Friday, February 9, 2018

Holding on to the Narrative

Back in October and November, I threw myself into my annual writing project, with the ambitious goal of writing an epic novel about the last days of Babylon.  It's a tale worth telling, something I'm even more sure of now than I was when I started.  

Babylon the Great fell because it was torn apart from within by disinformation and propaganda produced by the brilliant Cyrus of Persia.

Not that this is relevant to present day America.  Not at all.  Ahem.

Anyhoo, my goal wasn't small, and for two months I wrote towards it ferociously.   And when the smoke had cleared and my carpal tunnels began to cool down, I had a great big honkin' manuscript.  Over ninety six thousand words, which translated into 498 pages of double-spaced, twelve-point, Times New Roman goodness.

Everything was there.  History.  A wildly diverse cast of characters.  Intrigue. Romance. Battles.  Everything.  

As William Goldman might have put it, “Fencing. Fighting. Torture. Poison. True Love. Hate. Revenge. Giants. Hunters. Bad men. Good men. Beautifulest Ladies. Snakes. Spiders... Pain. Death. Brave men. Cowardly men. Strongest men. Chases. Escapes. Lies. Truths. Passion. Miracles.”

It had everything.  Well, not spiders.  I don't think there are spiders.

And that, as I discovered when I shared it with my first beta readers, was the problem.  

Not that there weren't spiders.  But that it had everything.

I'm blessed with a literate wife who's perfectly willing to tell me what she really thinks, and an older son who inherited that same gift.
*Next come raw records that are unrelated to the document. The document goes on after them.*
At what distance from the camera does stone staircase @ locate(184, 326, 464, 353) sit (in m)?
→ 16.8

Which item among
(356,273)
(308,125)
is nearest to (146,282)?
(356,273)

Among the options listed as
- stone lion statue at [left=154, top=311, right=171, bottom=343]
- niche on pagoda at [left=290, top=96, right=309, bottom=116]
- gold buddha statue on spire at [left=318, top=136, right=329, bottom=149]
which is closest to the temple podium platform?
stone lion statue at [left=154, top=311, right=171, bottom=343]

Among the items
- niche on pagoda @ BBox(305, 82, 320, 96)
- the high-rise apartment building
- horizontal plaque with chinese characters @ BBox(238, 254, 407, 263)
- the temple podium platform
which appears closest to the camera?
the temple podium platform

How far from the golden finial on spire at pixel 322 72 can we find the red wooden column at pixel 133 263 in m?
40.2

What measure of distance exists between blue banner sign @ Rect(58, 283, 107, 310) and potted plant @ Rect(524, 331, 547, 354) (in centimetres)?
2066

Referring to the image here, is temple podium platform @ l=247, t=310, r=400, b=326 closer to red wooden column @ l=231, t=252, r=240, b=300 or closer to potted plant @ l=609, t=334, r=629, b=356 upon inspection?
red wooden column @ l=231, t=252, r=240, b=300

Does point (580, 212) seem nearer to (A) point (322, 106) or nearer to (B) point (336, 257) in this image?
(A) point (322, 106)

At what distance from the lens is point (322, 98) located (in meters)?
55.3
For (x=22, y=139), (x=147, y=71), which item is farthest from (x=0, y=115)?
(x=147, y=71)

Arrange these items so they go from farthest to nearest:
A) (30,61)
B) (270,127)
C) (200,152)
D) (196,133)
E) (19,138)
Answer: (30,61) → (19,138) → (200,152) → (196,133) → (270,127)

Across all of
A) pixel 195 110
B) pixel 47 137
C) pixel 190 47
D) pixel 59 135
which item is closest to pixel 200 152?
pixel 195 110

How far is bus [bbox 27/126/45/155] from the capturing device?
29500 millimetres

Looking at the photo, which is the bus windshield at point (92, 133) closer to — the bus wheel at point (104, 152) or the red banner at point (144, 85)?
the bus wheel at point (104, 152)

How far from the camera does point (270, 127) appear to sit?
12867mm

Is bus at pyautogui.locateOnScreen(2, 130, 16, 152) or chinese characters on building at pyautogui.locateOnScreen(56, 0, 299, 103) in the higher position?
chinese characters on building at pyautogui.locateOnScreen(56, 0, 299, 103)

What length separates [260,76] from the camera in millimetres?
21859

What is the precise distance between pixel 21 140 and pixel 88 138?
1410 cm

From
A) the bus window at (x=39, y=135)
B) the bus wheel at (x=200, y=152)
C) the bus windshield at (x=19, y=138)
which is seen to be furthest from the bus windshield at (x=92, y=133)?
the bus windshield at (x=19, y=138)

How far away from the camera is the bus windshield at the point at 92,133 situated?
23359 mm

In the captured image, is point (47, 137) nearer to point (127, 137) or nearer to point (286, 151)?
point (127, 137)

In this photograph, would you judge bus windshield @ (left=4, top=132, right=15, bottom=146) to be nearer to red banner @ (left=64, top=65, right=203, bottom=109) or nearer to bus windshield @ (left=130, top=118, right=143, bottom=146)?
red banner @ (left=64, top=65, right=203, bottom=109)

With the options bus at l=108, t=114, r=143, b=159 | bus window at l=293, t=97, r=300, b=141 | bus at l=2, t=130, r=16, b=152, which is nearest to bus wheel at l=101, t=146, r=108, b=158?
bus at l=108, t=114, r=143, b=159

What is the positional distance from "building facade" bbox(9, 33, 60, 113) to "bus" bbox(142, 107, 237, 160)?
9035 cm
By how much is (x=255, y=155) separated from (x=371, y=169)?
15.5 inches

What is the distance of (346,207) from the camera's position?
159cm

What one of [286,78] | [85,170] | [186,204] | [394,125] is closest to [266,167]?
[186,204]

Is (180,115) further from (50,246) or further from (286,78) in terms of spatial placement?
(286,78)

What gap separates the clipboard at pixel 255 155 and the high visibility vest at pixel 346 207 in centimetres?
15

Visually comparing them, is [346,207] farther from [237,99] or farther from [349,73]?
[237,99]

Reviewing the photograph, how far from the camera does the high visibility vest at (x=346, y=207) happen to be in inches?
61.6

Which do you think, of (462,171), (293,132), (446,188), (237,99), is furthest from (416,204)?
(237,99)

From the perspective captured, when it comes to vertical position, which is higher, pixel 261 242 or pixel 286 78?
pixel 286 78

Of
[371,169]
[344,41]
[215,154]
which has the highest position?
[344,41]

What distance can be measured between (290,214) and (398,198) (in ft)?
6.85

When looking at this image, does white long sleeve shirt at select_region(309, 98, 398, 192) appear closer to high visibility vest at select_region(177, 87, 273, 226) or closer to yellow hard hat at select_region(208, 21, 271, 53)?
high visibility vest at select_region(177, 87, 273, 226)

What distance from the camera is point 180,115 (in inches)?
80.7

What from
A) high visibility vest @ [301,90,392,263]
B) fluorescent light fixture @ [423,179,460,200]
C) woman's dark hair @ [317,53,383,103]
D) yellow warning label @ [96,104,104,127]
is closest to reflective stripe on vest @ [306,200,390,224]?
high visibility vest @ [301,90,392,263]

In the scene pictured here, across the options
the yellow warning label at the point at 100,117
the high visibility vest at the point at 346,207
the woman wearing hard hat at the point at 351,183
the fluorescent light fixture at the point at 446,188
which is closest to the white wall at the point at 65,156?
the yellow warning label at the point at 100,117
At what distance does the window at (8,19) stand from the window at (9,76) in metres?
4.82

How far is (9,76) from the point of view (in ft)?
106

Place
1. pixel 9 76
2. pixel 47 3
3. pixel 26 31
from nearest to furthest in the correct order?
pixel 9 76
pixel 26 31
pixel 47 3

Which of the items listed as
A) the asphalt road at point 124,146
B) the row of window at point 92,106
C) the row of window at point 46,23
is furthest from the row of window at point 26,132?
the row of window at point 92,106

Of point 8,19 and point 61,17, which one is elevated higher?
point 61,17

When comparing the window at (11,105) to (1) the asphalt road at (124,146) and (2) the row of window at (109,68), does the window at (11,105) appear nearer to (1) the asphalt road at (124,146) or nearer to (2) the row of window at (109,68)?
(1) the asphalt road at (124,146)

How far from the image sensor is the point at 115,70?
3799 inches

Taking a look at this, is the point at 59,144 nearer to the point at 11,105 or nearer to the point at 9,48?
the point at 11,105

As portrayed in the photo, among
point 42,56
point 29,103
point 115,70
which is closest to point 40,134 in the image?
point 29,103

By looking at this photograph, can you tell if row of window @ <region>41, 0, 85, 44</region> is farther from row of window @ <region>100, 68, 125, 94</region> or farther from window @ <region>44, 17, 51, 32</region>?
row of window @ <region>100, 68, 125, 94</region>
Both of them read the manuscript and said: Honey/Dad, there's just too much here.  Too many characters described in too much detail.  Too many narrative sub-threads.  Diversions and excursi and wanderings, oh my.  The core personal narrative...the tale of an introverted Persian scribe and mystic who finds himself drawn into a massive conflict between empires...got lost in the noise.

Hearing them, I did what needed to be done, and cut with ferocity.  Four hundred and ninety eight pages became four hundred and eighteen.  Eighty pages of sub-plots, the work of weeks of writing, chopped away to give the central narrative room to breathe.

The resulting manuscript was vastly better.  Not perfect, but good enough that it's worth sending on to those who might actually be part of the process of turning it into a book.

Because a story without a compelling and sustaining narrative just doesn't work.  It comes apart.  It doesn't hold our interest, or keep us engaged.

The same is true, I think, of faith communities.  A church that has no honest sense of its own story, or where there are a significant number of competing narratives?  It can't cohere.  There's nothing to carry it along.

As tempting as it can be to clutter the story of a community with whatever's on your mind right now, whatever clamor and shout and hulabaloo is consuming #twitter this morning, that leads nowhere and does nothing.  It is one of the surest recipes for a failed narrative.

And what is true for congregations, I think, also tends to be true of nations.

It was certainly true for Babylon the Great.